• [TASK DIRECTIONS]
Answer these questions from the page on the IRS Notice of Intent to Levy below:
1. Which two notice formats are named as common ways to communicate the intent to levy?
2. What three courses of action does it advise taking to clear the debt before enforcement begins?
3. How many years of experience does Victory Tax Lawyers claim in handling IRS enforcement actions?

━━━━━ PAGE ━━━━━

If you receive several notices on your unpaid balance, consider them an early reminder from the IRS. However, when you get a Notice of Intent to Levy, these reminders now become a warning. This is the IRS’s way to officially warn you that they plan to seize your property to satisfy your debt. Notices like IRS Form 668-W or Letter 1058 are common formats used to communicate this intent.

Receiving a Notice of Intent to Levy does not imply that the IRS has already begun seizing your assets. However, it does mean that enforcement is imminent if you don’t take action. At this point, you still have a limited window to resolve the issue before the levy is executed. So, regardless of the exact levy notice that was issued, you should either appeal, negotiate, or explore various payment options to clear the debt before enforcement begins.

We at Victory Tax Lawyers have over 10 years of experience in tackling IRS enforcement actions, becoming a trusted name for individuals and businesses facing tax levies. Our tax levy lawyers have helped different taxpayers stop levies, reduce their debt, and regain control of their finances. So, if you’ve been issued a levy notice, schedule a free consultation and let’s walk you through your resolution options.

In this guide, we’ll explain exactly what the Notice of Intent to Levy means, the different types of levy notices, why you may have received the notice, and what you should do to prevent the levy.

━━━━━ ENTRIES SUPPLIED ━━━━━

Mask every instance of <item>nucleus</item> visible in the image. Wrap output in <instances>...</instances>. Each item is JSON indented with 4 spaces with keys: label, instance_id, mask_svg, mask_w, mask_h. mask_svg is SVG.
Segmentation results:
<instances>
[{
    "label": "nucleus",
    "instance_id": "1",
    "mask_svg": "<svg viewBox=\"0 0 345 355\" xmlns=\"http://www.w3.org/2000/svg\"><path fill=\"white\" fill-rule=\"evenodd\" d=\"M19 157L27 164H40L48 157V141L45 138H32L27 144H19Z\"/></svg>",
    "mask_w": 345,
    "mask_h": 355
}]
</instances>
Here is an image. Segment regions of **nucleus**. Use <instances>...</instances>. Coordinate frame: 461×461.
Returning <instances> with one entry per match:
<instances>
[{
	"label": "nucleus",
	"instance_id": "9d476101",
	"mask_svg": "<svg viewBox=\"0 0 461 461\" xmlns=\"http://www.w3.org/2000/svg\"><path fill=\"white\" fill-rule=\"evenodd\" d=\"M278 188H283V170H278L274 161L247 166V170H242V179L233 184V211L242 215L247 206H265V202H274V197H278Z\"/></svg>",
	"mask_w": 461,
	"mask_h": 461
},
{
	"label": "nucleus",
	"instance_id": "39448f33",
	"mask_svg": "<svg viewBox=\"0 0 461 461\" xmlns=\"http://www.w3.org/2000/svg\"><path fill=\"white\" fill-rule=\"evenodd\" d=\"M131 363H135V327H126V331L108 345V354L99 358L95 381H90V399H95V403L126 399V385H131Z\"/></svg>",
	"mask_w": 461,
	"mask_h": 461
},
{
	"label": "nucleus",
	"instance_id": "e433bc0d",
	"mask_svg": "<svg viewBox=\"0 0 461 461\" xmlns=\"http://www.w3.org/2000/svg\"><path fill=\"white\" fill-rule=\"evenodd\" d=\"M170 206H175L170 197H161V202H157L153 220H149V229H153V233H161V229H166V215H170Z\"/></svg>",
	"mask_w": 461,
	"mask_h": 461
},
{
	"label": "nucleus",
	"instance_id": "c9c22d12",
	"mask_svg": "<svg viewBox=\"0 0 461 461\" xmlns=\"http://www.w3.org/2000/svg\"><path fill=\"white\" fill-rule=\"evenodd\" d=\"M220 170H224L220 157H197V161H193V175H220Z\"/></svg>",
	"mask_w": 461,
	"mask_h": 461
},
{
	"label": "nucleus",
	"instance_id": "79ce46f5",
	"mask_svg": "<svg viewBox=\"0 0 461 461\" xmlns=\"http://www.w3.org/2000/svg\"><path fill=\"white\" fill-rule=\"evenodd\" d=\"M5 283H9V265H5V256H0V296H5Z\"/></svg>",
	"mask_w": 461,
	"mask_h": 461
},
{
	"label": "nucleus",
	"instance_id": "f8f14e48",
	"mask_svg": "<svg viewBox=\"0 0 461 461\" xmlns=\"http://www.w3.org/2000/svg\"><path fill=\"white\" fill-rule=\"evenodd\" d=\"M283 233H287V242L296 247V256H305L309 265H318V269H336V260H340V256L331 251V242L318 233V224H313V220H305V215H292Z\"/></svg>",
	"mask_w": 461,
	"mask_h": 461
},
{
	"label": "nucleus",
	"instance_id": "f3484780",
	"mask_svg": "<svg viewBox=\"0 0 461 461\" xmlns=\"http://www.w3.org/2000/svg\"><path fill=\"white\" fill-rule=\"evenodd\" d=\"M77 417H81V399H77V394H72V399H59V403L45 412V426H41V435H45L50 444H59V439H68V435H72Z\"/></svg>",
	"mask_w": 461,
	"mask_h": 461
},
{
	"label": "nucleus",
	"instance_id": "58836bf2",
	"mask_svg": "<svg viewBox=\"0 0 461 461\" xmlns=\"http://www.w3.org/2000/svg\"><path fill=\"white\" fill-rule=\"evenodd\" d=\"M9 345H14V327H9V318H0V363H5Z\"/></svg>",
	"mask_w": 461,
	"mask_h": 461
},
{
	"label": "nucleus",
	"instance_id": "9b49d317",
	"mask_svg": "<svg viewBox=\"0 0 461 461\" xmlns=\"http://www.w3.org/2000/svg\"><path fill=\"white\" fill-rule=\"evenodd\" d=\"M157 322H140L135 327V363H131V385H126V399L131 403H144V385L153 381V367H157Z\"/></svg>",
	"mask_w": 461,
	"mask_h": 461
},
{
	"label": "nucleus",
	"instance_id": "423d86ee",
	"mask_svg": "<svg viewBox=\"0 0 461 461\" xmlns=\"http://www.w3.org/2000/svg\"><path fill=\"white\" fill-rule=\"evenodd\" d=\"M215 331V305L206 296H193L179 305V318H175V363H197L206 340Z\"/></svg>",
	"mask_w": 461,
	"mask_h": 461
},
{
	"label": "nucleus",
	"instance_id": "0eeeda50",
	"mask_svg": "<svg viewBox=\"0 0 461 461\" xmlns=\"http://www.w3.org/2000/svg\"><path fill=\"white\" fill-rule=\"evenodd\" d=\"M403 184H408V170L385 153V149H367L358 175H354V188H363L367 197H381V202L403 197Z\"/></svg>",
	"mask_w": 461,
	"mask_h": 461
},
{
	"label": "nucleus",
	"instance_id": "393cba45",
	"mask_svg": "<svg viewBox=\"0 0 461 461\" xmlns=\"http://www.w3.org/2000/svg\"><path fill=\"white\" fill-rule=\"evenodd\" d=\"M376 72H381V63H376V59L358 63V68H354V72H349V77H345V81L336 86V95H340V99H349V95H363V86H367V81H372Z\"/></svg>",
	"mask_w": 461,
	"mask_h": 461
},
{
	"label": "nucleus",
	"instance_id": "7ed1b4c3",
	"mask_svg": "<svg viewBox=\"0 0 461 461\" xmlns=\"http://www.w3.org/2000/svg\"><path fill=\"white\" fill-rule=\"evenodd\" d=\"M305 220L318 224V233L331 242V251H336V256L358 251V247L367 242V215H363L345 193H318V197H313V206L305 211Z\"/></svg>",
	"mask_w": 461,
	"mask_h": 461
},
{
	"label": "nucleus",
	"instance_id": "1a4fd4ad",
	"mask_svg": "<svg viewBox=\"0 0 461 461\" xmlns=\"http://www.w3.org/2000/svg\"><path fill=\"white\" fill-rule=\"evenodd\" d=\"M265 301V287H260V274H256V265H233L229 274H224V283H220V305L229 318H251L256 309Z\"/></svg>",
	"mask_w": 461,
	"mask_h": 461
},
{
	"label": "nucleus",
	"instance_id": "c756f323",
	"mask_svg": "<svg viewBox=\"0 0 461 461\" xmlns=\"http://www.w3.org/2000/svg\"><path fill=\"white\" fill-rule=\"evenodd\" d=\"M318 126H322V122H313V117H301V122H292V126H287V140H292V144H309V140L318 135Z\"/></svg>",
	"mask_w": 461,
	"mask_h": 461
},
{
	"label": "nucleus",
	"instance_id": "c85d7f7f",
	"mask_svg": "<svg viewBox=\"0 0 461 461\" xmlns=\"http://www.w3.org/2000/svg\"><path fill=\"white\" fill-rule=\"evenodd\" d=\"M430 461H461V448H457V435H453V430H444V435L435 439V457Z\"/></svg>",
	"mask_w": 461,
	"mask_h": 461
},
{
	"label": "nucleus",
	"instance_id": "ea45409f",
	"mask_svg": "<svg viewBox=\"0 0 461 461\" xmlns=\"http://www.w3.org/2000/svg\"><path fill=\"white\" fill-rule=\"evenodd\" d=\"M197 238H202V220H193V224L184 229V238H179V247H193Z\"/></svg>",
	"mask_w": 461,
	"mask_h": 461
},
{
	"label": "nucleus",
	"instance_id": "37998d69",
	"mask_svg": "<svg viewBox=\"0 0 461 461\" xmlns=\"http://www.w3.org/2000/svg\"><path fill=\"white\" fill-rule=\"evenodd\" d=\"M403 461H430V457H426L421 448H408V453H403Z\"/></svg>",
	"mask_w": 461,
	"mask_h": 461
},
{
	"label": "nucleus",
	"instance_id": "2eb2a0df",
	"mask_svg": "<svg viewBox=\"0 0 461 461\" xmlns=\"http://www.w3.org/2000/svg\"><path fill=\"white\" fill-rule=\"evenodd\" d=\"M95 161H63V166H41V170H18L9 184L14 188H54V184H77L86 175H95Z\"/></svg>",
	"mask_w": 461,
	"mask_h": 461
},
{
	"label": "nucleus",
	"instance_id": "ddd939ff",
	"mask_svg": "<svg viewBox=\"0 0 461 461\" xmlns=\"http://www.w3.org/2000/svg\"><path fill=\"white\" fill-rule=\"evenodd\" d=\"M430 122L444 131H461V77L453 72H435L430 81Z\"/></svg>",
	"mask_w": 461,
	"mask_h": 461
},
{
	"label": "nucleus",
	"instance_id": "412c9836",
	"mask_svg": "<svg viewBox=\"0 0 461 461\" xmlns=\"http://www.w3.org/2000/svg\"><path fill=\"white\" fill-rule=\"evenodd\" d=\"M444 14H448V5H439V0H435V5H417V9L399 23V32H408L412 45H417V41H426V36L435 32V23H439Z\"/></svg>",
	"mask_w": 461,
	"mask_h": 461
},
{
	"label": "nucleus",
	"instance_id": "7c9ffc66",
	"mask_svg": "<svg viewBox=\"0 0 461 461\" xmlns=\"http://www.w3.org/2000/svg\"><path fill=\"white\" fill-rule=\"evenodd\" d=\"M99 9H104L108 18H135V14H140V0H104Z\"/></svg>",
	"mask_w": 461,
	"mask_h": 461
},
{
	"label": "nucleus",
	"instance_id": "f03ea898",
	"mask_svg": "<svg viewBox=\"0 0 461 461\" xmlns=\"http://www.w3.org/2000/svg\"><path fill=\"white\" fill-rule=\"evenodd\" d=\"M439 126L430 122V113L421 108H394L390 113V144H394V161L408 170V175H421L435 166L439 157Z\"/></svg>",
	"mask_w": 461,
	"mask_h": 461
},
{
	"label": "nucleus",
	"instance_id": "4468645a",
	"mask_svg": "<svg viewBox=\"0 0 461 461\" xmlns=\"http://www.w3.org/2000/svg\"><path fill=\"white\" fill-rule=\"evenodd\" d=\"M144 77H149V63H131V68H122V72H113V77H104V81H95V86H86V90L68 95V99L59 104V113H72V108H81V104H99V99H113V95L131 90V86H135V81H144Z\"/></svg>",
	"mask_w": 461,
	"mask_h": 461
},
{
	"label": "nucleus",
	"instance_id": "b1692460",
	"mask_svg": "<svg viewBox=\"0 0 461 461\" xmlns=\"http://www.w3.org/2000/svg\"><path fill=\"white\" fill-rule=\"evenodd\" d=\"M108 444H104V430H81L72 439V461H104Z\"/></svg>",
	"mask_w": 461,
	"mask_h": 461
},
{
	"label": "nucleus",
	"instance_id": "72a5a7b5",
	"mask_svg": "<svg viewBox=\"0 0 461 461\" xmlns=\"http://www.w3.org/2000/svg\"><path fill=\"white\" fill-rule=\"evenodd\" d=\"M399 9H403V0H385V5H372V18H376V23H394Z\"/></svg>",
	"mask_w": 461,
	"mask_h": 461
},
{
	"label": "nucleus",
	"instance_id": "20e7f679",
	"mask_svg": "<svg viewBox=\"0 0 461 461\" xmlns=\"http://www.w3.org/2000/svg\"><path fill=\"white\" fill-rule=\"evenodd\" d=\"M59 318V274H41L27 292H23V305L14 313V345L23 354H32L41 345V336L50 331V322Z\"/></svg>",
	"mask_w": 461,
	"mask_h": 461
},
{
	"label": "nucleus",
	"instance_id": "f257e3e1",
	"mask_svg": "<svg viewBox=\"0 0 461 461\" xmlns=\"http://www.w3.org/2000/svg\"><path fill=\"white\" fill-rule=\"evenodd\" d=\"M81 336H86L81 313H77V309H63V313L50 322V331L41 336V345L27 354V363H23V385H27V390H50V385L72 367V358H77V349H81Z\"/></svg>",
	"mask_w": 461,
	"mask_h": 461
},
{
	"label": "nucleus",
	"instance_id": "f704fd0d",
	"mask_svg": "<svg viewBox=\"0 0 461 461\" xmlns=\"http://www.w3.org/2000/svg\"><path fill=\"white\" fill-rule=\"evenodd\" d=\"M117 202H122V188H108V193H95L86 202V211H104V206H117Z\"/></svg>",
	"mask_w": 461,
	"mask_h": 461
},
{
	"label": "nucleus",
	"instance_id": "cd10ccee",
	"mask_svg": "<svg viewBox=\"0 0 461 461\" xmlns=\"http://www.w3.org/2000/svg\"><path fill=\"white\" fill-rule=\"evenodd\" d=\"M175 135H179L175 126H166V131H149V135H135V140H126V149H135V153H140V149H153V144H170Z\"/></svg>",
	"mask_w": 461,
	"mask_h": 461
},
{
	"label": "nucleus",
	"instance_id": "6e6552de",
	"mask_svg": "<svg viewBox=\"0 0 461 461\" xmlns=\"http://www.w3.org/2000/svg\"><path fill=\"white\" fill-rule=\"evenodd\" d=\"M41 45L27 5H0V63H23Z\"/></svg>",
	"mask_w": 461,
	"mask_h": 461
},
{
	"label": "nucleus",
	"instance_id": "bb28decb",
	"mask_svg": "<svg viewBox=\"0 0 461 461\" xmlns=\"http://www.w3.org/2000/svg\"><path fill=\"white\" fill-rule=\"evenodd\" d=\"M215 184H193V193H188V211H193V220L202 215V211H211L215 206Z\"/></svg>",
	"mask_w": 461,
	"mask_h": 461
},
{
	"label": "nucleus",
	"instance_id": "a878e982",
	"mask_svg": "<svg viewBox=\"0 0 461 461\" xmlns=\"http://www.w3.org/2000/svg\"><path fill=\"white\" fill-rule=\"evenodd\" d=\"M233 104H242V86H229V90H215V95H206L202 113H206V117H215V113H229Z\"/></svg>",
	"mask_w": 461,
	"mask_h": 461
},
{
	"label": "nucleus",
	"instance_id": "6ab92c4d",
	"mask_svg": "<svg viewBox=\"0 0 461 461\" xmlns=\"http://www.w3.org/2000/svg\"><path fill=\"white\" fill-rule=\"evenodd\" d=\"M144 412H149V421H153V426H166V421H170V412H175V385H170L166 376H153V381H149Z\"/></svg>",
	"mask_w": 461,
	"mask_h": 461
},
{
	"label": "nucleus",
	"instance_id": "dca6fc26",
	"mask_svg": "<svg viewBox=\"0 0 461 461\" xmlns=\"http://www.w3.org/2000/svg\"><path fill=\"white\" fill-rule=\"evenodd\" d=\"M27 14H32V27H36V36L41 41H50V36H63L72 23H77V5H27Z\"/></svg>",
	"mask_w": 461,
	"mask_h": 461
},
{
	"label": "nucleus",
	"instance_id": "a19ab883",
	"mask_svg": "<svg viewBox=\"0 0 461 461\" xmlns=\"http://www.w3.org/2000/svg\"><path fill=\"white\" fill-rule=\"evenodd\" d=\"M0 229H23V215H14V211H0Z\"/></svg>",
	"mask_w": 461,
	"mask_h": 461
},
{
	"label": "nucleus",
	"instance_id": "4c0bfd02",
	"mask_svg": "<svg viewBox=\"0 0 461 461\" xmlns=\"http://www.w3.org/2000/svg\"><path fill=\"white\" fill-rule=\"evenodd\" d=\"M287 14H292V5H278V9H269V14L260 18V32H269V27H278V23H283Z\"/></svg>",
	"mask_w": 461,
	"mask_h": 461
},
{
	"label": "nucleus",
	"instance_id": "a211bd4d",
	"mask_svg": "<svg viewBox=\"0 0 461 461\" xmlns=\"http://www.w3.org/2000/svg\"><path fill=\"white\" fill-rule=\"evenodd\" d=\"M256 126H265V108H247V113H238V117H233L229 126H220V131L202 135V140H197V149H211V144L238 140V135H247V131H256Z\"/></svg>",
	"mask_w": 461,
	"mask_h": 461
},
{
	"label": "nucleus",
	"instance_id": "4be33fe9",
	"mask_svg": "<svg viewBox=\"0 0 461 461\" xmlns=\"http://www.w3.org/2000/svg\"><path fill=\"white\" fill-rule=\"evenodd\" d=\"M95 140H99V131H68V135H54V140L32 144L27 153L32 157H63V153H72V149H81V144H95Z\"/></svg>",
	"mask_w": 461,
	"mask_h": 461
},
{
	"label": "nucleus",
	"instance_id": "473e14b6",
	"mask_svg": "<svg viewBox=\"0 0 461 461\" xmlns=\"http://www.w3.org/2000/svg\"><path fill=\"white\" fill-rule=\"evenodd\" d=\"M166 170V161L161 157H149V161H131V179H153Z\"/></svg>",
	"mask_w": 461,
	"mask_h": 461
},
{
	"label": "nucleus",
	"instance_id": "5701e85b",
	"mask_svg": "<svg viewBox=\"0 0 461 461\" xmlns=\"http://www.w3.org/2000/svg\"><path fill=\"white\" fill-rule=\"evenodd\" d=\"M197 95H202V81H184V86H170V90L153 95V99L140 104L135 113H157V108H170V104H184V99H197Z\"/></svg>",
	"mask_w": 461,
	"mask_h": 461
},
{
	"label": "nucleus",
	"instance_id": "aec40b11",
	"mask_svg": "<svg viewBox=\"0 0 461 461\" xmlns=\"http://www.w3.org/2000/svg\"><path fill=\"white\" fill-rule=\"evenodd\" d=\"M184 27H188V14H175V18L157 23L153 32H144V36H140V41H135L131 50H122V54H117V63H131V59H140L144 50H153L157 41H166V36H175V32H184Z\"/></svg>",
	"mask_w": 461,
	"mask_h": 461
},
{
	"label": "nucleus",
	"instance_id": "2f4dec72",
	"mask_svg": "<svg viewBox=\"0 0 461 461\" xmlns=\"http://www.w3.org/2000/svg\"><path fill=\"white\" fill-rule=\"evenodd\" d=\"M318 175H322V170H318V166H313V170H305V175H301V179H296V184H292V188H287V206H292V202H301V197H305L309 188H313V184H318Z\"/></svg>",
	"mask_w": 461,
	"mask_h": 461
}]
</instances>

━━━━━

• [SOLUTION FOR THIS EXERCISE]
1. IRS Form 668-W and Letter 1058.
2. Appeal, negotiate, or explore various payment options.
3. Over 10 years.